Litters chosen for testing contained more than seven pups for BTBR (7.8±1.05), B6 (7.1±0.58) and FVB/NJ (7.5±0.34), and more than five pups for 129X1 (5.5±0.40; a strain known for small litters). One female and one male from each litter of BTBR, B6, FVB/NJ and 129X1 mice (n = 10 litters each strain) were used for baseline measurements of the ultrasonic vocalizations from pnd 2 to 12. Body weights and body temperatures of pups were measured after the ultrasonic vocalization test on pnd 2, 4, 6, 8 and 12. On each day of testing, each pup was placed into an empty plastic container (diameter, 5 cm; height 10 cm), located inside a sound-attenuating styrofoam box, and assessed for USVs during a five minute test. At the end of the five minute recording session, each pup was weighed and its axillary temperature measured by gentle insertion of the thermal probe in the skin pocket between upper foreleg and chest of the animal for about 30 seconds (Microprobe digital thermometer with mouse probe, Stoelting Co., Illinois, USA). No differences in patterns of calling were detected in a comparison of male and female pups, therefore data were collapsed across sex.
An Ultrasound Microphone (Avisoft UltraSoundGate condenser microphone capsule CM16, Avisoft Bioacoustics, Berlin, Germany) sensitive to frequencies of 10–180 kHz, recorded the pup vocalizations in the sound-attenuating chamber. The microphone was placed through a hole in the middle of the cover of the styrofoam sound-attenuating box, about 20 cm above the pup in its plastic container.
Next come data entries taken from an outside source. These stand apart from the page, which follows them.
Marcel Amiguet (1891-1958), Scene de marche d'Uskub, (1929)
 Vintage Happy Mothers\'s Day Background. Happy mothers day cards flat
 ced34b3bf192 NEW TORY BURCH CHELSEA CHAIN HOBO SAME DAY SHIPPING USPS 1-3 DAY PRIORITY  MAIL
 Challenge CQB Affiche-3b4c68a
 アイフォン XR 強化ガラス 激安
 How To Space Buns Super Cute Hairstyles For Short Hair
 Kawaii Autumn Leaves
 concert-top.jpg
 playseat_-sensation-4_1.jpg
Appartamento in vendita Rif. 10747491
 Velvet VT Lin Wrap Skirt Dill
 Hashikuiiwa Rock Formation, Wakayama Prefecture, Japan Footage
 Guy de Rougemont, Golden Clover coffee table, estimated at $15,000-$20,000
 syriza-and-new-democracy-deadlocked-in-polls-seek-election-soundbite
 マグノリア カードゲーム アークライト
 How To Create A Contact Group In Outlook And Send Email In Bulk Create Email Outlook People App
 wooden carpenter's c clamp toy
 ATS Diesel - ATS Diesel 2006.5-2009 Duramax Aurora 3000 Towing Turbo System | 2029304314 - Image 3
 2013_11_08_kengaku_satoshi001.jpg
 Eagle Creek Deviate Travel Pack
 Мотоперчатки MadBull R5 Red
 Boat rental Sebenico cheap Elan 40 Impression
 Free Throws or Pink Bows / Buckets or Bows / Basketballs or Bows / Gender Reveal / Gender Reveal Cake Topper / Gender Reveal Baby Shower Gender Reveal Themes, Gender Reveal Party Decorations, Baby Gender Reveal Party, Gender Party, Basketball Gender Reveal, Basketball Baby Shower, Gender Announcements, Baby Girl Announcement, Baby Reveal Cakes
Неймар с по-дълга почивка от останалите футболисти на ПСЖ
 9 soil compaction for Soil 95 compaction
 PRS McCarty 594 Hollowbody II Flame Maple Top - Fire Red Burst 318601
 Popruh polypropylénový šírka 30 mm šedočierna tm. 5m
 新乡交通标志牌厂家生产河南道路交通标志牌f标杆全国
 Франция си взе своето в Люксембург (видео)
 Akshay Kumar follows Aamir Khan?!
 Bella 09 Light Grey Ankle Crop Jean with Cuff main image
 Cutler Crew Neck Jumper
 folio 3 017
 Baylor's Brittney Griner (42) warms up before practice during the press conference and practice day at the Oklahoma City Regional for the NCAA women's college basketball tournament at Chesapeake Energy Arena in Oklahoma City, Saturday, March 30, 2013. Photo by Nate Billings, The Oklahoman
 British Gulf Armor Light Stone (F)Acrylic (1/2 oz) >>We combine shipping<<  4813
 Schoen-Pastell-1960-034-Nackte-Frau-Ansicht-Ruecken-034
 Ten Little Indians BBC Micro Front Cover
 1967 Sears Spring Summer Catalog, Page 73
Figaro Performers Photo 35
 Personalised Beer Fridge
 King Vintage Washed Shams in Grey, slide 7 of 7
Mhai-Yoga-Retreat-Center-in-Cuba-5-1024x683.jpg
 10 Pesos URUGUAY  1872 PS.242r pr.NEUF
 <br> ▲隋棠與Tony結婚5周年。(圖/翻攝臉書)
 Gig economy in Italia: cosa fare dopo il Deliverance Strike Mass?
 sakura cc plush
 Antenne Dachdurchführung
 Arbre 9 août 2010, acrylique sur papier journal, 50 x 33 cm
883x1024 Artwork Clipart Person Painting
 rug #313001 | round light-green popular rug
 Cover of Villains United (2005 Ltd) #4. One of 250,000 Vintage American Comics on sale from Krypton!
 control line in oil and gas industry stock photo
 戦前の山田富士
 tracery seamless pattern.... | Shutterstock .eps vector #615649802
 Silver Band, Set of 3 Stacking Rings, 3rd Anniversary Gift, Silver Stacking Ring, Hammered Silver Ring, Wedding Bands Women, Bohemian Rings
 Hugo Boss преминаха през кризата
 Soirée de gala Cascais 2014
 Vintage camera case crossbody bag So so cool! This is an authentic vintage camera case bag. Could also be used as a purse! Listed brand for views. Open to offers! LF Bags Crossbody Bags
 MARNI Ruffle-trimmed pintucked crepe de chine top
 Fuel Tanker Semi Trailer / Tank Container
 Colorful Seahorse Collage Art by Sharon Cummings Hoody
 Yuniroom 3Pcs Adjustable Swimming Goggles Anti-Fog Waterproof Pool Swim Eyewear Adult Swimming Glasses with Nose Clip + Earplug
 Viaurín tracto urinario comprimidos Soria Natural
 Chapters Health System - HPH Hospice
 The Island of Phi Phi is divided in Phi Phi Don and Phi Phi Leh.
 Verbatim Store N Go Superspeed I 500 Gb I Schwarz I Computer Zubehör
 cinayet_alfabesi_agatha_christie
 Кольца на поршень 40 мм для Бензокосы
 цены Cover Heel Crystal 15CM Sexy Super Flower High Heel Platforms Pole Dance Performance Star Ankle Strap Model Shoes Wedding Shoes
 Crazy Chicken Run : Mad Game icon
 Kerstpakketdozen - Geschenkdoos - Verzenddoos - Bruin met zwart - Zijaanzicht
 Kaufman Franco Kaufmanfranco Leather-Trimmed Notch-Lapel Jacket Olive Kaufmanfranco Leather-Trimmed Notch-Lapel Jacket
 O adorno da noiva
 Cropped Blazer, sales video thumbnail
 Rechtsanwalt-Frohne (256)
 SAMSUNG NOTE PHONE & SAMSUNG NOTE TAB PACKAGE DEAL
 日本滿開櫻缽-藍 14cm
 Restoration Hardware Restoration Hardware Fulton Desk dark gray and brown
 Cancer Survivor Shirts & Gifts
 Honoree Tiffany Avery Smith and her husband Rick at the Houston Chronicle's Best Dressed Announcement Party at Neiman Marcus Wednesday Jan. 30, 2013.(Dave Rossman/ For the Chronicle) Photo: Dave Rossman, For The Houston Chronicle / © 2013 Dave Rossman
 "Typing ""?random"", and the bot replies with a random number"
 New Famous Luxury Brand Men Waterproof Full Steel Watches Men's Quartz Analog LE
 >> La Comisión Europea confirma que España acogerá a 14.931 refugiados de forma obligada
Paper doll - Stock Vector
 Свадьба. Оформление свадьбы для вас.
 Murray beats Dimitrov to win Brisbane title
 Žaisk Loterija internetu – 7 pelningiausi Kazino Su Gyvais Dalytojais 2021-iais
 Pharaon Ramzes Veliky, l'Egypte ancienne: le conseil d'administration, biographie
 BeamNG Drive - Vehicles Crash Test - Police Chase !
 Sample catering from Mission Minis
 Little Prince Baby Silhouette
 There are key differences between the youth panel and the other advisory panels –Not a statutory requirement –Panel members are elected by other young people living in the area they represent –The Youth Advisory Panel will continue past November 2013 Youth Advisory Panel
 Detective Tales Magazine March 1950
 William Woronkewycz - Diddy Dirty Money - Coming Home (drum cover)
The temperature of the room was maintained at 22±1°C. Vocalizations were recorded using Avisoft Recorder software (Version 3.2). Settings included sampling rate at 250 kHz; format 16 bit. For acoustical analysis, recordings were transferred to Avisoft SASLab Pro (Version 4.40) and a fast Fourier transformation (FFT) was conducted. Spectrograms were generated with an FFT-length of 1024 points and a time window overlap of 75% (100% Frame, Hamming window). The spectrogram was produced at a frequency resolution of 488 Hz and a time resolution of 1 ms. A lower cut-off frequency of 15 kHz was used to reduce background noise outside the relevant frequency band to 0 dB. Call detection was provided by an automatic threshold-based algorithm and a hold-time mechanism (hold time: 0.01 s). An experienced user checked the accuracy of call detection, and obtained a 100% concordance between automated and observational detection. Parameters analyzed for each test day included number of calls, duration of calls, qualitative and quantitative analyses of sound frequencies measured in terms of frequency and amplitude at the maximum of the spectrum.
Waveform patterns of calls were examined in depth in twenty sonograms collected from every strain, one from each of the pups tested. The sonograms were one minute in length and selected from recordings at postnatal day 8. We classified 3633 BTBR calls, 2333 B6 calls, 1806 129X1 calls and 2575 FVB/NJ calls. Each call was identified as one of 10 distinct categories, based on internal pitch changes, lengths and shapes, using previously published categorizations [21] (link), [22] (link), [24] (link). Classification of USVs included ten waveform patterns described below, and illustrated visually in Figure 2 and S1 and as audiofiles (Sounds S1, S2, S3, S4, S5, S6, S7, S8, S9, S10) in Supporting Information.
Inter-rater reliability in scoring the call categories was 98%. Call category data were subjected to two different analyses: a) strain-dependent effects on the frequency and duration of the vocalizations emitted by each subject at pnd 8 b) strain-dependent effects on the probability of producing calls from each of the ten categories of USV, as described below under Statistical analysis.